Overall experience with your state DHL


  1. Thinking about the past year, with which activities has your state DHL helped your Head Start program? Select all that apply.

    1. Understanding the difference between oral health screenings and oral exams and which oral health professional(s) can conduct an oral exam in my state.

    2. Initiating toothbrushing with fluoride toothpaste during the program day.

    3. Working with parents to establish toothbrushing routines at home (e.g., brushing children’s teeth with fluoride toothpaste at bedtime).

    4. Making water accessible to children throughout the day.

    5. Increasing recruitment of dental offices and clinics that accept Medicaid and CHIP for oral health care.

    6. Recruiting oral health professionals to apply fluoride varnish at my Head Start program.

    7. Creating procedures for preventing oral injuries.

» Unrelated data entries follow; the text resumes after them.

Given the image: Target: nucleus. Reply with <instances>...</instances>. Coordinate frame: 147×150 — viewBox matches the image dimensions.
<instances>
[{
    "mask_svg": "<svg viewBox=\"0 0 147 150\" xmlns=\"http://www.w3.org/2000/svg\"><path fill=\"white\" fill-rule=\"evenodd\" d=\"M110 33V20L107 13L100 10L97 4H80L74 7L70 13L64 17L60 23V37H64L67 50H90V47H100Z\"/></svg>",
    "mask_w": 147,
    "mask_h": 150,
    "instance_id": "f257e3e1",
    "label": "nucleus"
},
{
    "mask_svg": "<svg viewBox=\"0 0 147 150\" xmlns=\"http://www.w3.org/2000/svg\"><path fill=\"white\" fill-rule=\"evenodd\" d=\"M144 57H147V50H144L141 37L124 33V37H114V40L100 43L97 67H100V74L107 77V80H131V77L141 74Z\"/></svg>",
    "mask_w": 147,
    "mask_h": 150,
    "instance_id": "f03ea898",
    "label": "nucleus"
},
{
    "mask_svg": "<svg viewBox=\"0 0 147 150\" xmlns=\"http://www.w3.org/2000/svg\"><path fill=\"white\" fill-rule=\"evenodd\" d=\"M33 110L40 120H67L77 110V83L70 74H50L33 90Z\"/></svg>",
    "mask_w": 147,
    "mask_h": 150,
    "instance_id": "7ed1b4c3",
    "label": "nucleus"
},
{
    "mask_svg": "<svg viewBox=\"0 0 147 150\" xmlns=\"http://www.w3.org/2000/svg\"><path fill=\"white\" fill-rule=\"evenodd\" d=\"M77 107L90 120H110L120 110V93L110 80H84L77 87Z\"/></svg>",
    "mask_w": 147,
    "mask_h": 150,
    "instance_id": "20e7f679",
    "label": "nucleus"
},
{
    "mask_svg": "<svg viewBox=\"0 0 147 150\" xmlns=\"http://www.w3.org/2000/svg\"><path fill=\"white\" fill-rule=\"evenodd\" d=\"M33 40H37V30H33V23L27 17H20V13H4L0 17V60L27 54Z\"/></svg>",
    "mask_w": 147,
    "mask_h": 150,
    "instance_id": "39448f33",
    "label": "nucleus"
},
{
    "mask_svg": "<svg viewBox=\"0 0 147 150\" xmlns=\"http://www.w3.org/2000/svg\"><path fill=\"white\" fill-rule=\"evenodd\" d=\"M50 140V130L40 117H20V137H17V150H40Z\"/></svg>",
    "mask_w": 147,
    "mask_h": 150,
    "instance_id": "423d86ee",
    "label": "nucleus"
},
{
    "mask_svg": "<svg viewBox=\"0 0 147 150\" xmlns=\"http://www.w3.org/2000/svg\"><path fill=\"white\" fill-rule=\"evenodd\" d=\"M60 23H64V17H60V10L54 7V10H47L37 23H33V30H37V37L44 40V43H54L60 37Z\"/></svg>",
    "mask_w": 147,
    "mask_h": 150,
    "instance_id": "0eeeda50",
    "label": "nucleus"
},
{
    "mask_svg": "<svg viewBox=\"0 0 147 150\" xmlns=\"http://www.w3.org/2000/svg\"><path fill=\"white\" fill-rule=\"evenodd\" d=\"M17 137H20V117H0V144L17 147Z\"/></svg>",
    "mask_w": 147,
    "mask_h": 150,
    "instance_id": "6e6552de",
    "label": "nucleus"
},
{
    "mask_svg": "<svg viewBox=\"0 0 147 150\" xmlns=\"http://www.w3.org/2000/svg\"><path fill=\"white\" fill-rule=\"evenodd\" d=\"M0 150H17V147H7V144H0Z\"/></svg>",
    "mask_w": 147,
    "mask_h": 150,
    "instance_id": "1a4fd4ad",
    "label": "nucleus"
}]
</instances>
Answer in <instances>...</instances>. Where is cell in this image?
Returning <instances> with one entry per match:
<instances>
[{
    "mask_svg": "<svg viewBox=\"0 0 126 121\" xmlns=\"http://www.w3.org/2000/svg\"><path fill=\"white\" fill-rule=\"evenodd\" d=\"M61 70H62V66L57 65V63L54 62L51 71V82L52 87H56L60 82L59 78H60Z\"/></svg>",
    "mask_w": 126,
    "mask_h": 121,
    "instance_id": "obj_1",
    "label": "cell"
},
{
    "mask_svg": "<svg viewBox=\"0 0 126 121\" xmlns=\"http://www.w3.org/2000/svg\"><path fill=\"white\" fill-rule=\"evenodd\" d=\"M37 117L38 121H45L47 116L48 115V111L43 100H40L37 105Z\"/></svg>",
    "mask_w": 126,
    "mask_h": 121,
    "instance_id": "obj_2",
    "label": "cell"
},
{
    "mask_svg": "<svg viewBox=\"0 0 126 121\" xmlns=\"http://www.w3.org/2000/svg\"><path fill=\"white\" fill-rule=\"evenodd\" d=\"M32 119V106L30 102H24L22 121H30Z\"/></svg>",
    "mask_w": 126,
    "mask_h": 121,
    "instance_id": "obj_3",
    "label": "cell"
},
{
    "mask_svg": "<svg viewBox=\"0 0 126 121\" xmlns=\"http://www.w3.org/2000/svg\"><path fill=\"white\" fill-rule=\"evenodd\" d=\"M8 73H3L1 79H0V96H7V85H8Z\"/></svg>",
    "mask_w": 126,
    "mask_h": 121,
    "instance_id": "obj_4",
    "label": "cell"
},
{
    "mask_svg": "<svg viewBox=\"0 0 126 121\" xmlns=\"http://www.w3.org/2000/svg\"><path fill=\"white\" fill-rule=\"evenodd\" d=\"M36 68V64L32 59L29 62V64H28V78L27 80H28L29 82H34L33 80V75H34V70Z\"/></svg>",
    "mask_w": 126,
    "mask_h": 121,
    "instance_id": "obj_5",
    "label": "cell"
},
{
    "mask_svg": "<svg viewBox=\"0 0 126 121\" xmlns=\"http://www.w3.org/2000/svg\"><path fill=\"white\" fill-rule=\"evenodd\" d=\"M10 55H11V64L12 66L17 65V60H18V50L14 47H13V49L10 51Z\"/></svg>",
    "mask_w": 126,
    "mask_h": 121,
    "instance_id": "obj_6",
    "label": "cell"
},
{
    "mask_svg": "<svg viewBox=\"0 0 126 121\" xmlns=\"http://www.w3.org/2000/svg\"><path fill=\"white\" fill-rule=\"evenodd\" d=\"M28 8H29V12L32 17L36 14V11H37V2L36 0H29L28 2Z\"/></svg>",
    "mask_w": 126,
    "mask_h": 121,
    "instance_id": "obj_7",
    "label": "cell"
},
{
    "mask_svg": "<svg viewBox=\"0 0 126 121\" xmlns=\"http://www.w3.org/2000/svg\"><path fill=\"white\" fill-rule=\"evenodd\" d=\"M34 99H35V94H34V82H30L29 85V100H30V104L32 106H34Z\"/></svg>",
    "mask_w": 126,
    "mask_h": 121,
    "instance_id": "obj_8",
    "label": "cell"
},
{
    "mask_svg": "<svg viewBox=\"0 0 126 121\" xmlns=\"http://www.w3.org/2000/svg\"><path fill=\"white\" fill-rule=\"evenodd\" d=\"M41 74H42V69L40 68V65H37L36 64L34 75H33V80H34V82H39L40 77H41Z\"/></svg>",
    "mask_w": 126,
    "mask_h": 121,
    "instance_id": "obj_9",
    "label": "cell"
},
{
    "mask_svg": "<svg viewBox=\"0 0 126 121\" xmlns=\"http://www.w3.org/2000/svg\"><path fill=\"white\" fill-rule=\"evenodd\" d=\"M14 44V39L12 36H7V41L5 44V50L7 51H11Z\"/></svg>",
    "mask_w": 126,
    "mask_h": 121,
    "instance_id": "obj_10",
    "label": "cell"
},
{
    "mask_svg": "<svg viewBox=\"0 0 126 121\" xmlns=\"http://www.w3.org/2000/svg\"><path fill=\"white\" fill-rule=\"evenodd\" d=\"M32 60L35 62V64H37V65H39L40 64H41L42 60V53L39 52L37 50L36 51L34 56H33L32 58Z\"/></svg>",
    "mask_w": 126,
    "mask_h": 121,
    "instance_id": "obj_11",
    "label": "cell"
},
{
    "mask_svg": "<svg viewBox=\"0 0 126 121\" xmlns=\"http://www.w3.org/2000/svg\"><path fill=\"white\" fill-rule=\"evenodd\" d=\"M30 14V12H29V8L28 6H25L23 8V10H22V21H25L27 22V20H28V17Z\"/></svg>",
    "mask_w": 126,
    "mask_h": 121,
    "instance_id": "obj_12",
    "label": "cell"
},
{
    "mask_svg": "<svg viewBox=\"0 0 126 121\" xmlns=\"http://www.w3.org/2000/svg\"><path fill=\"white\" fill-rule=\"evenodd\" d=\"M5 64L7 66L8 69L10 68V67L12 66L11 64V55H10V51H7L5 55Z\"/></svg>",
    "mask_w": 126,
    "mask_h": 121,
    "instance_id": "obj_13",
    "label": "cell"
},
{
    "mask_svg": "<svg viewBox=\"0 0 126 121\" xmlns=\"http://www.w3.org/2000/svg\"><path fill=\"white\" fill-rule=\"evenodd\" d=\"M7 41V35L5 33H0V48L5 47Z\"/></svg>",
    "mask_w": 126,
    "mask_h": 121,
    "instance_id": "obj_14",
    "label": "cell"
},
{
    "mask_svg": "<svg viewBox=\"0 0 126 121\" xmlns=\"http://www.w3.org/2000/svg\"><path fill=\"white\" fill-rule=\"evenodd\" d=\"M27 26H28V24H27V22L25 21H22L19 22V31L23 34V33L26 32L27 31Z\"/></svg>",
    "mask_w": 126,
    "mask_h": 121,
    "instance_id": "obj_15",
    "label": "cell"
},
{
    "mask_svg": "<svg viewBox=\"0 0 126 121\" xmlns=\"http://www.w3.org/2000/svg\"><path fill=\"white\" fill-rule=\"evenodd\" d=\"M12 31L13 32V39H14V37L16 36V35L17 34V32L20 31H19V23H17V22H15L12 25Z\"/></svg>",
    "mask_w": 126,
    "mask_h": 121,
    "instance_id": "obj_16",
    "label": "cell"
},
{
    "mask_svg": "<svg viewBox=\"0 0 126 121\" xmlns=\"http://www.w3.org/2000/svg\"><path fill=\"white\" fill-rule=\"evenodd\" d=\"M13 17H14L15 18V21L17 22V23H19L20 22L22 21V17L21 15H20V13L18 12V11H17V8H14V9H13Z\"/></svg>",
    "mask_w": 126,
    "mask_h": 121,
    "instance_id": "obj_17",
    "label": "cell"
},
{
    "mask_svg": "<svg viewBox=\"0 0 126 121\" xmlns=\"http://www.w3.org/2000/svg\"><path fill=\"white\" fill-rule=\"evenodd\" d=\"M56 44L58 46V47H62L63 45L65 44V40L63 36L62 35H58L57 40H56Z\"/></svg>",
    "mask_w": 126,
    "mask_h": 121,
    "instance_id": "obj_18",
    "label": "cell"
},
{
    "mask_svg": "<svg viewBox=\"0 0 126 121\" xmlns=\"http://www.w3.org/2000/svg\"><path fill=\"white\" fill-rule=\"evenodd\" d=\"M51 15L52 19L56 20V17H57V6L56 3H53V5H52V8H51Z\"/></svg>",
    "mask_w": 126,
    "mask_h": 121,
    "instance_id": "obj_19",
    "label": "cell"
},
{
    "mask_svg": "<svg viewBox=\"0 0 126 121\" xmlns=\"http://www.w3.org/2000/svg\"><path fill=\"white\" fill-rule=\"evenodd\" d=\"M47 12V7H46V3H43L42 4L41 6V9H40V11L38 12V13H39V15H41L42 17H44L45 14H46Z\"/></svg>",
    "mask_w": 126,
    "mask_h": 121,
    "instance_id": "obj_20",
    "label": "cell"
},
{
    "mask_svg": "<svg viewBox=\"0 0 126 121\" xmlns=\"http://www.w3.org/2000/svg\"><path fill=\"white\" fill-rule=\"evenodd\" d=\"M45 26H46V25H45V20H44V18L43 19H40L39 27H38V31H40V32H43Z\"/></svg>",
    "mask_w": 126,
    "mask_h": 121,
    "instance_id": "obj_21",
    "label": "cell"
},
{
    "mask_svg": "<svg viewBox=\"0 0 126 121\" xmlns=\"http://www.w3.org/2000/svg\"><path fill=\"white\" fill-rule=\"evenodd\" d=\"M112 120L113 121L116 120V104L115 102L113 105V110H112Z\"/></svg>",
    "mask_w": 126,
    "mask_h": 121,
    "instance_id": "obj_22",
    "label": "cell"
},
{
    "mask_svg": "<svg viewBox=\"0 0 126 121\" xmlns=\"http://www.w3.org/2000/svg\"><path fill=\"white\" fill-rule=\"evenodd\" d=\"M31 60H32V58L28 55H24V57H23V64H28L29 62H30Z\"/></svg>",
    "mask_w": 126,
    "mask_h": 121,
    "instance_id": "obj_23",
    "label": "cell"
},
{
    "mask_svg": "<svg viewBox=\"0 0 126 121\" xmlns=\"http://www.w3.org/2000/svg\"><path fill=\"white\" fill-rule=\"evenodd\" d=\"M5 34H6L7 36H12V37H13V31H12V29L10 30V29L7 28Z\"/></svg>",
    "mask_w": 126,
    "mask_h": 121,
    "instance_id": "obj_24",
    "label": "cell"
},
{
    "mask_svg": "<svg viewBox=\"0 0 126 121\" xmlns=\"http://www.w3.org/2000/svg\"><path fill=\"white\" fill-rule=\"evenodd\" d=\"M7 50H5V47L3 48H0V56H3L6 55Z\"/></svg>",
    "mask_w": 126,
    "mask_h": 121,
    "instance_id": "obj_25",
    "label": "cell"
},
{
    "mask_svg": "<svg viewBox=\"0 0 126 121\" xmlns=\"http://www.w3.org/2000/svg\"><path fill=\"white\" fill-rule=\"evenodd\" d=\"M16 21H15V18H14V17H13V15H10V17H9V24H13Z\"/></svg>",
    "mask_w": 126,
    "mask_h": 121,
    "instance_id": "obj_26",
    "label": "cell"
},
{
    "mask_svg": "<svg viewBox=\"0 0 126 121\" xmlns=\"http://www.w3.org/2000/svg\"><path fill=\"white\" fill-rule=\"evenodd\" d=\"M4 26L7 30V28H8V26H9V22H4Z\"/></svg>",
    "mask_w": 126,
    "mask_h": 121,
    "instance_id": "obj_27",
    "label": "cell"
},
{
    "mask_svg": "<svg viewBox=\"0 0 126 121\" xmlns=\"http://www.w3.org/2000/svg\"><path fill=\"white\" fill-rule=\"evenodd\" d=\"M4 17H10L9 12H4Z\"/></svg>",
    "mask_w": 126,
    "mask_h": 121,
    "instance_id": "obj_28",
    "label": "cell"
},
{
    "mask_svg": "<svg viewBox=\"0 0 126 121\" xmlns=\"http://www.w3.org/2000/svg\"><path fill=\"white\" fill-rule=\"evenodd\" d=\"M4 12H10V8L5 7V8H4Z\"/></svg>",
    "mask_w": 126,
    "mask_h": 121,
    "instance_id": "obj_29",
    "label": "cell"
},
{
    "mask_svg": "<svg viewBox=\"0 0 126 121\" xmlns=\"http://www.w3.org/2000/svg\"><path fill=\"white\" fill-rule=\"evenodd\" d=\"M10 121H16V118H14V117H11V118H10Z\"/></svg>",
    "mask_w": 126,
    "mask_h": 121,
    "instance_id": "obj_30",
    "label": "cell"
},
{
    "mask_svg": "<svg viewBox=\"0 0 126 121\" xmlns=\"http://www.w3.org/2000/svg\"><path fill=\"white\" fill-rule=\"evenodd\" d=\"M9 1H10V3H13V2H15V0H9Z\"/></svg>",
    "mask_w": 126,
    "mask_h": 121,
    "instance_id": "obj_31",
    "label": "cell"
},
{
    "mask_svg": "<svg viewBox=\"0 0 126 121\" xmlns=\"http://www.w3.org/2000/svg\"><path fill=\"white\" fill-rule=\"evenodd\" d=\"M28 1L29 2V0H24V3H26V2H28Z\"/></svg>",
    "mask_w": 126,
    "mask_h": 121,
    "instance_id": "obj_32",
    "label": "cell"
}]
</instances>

    8. Creating procedures for administering first aid for oral injuries.

    9. Examining my program’s PIR oral health data to identify issues in accessing and receiving oral health care.

    10. Examining my program’s PIR oral health data to develop strategies for addressing issues.

    11. Increasing educational efforts to improve the oral health knowledge of families and Head Start staff (e.g., conducting staff in-service, conducting a presentation, sharing social media messages).

    12. Including oral hygiene practices as part of a staff wellness program.

    13. Other (please specify): _____


  1. Please give at least one example of an action step that you or your program has taken as a result of DHL services:


  1. What additional oral health information or services would you like to receive from your state DHL?